▶ Aim of the task: Which place names appear in the travel passage about arriving in Istanbul below, listed in order of first mention?

[start Provided text]

It’s been said, often, that I live under a rock. This is a truth I was about to reencounter unbeknown to me sitting on a shuttle bus from Sabiha Gokcen International Airport to Karakoy, Istanbul. We had taken an overnight flight from Dubai to Istanbul for a short December break. I had never been abroad on holiday before and could barely sit still from excitement even though the logic behind taking an overnight flight was so we could sleep and wake up refreshed in Turkey.
That morning drive from the airport, about 50 km east of Istanbul, I stared out the window thinking how very little seems different compared to back home. The landscape was green and rolling much like most of South Africa. The differences began accumulating as we got closer to the city and by the time the shuttle reached the subway station in Taksim Square we were wrapped snugly in the fact that Istanbul was very unique and a one of a kind city break experience.

[end Provided text]
[start Entries provided]

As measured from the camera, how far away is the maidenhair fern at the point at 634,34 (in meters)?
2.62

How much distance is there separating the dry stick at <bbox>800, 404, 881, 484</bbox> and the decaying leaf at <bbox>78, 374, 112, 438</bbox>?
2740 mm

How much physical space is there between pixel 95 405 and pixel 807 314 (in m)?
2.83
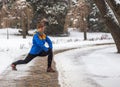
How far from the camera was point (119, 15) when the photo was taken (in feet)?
30.9

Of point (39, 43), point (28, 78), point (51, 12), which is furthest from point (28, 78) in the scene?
point (51, 12)

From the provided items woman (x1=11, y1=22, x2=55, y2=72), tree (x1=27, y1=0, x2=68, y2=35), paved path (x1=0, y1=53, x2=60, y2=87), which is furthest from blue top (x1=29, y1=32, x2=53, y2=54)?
tree (x1=27, y1=0, x2=68, y2=35)

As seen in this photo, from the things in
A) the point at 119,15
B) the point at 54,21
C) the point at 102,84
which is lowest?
the point at 54,21

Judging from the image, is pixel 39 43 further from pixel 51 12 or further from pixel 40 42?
pixel 51 12

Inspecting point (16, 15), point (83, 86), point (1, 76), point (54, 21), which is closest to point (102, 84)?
point (83, 86)

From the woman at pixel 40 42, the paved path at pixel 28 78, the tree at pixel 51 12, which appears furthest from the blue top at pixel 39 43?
the tree at pixel 51 12

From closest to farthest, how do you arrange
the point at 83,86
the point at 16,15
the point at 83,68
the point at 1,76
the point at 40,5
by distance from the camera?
the point at 83,86, the point at 1,76, the point at 83,68, the point at 16,15, the point at 40,5

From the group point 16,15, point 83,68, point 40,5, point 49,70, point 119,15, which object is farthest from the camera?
point 40,5

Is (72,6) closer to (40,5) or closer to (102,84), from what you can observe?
(40,5)

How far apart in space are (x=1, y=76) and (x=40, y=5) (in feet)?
137

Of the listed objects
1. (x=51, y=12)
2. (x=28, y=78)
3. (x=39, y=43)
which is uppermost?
(x=39, y=43)

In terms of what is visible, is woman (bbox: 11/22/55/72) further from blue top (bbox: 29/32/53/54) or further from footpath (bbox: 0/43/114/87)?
footpath (bbox: 0/43/114/87)

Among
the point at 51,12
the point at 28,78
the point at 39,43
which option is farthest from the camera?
the point at 51,12

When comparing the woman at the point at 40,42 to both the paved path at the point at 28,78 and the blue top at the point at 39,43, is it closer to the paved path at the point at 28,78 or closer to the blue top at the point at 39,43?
the blue top at the point at 39,43
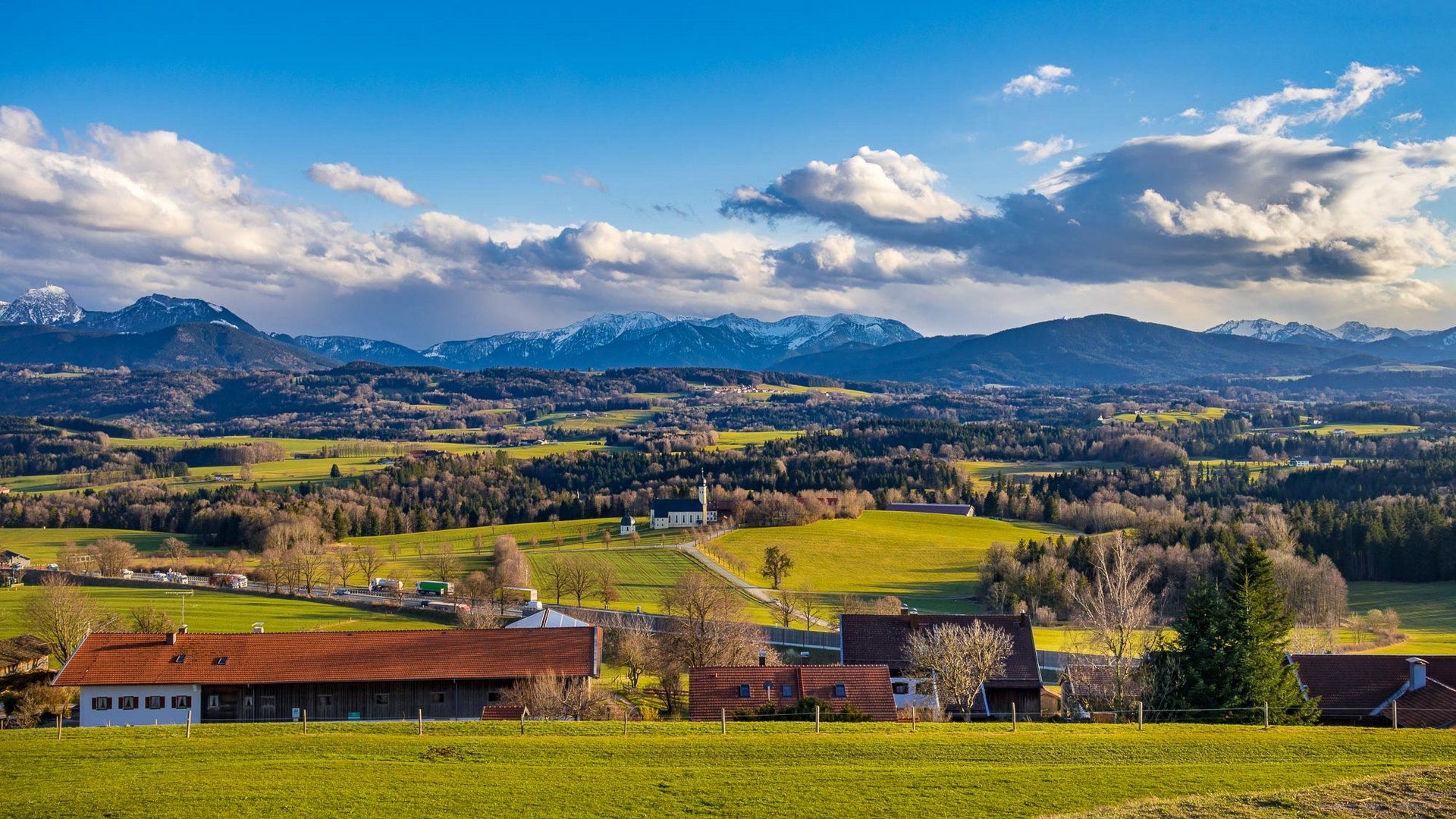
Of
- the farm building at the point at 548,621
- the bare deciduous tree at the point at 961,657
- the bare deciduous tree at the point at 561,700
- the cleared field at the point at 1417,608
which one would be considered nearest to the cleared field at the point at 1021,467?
the cleared field at the point at 1417,608

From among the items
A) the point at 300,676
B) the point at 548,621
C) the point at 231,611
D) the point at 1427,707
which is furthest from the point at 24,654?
the point at 1427,707

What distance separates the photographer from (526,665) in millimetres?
41312

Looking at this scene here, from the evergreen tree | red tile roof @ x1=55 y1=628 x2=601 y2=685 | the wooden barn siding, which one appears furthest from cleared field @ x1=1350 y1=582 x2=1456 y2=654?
the wooden barn siding

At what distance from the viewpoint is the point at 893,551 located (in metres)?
103

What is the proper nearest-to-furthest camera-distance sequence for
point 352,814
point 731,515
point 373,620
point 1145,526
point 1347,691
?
point 352,814 < point 1347,691 < point 373,620 < point 1145,526 < point 731,515

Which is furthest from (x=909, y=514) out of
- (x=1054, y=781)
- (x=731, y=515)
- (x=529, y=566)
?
(x=1054, y=781)

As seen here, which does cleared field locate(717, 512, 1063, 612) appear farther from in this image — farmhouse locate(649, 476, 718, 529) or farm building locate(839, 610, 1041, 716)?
farm building locate(839, 610, 1041, 716)

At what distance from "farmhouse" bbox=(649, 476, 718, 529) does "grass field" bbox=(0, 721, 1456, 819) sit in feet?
316

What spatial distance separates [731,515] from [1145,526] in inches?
1971

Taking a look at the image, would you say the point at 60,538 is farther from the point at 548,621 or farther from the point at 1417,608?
the point at 1417,608

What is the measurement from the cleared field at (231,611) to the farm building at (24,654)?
295 inches

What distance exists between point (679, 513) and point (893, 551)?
33.1 metres

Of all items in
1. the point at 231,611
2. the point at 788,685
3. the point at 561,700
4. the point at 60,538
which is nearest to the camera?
the point at 561,700

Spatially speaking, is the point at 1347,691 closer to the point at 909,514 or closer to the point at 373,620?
the point at 373,620
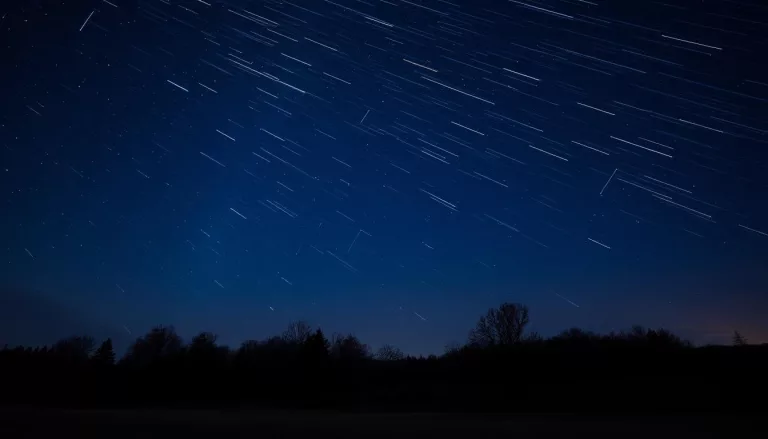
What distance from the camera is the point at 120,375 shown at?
5341 cm

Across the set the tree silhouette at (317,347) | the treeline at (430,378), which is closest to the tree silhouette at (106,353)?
the treeline at (430,378)

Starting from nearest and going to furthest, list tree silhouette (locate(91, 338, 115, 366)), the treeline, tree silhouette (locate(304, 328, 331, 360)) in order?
1. the treeline
2. tree silhouette (locate(304, 328, 331, 360))
3. tree silhouette (locate(91, 338, 115, 366))

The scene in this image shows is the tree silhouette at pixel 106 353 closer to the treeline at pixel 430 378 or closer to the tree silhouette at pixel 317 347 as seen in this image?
the treeline at pixel 430 378

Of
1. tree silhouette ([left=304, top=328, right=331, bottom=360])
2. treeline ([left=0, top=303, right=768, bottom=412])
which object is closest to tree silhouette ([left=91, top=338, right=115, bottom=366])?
treeline ([left=0, top=303, right=768, bottom=412])

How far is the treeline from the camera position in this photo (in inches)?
1300

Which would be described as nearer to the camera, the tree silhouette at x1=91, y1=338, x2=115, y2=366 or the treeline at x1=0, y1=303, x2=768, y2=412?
the treeline at x1=0, y1=303, x2=768, y2=412

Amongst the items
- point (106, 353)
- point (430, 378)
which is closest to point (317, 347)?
point (430, 378)

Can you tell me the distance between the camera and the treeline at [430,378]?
108 ft

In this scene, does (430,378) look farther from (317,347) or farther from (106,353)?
(106,353)

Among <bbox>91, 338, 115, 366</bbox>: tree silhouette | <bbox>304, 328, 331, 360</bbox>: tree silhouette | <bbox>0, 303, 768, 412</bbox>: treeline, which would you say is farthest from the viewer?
<bbox>91, 338, 115, 366</bbox>: tree silhouette

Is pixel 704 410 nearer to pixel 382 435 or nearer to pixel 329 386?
pixel 382 435

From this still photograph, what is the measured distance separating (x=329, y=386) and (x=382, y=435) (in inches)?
1257

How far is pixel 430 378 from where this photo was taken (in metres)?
45.4

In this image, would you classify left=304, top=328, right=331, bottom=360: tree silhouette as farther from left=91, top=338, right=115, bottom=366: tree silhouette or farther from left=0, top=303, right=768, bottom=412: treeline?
left=91, top=338, right=115, bottom=366: tree silhouette
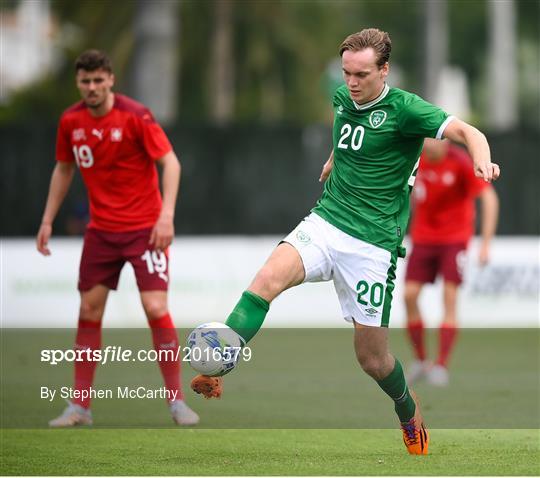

[end Entries provided]

▶ Solution to the problem: Sabiha Gokcen International Airport, Karakoy, Istanbul, Dubai, Turkey, South Africa, Taksim Square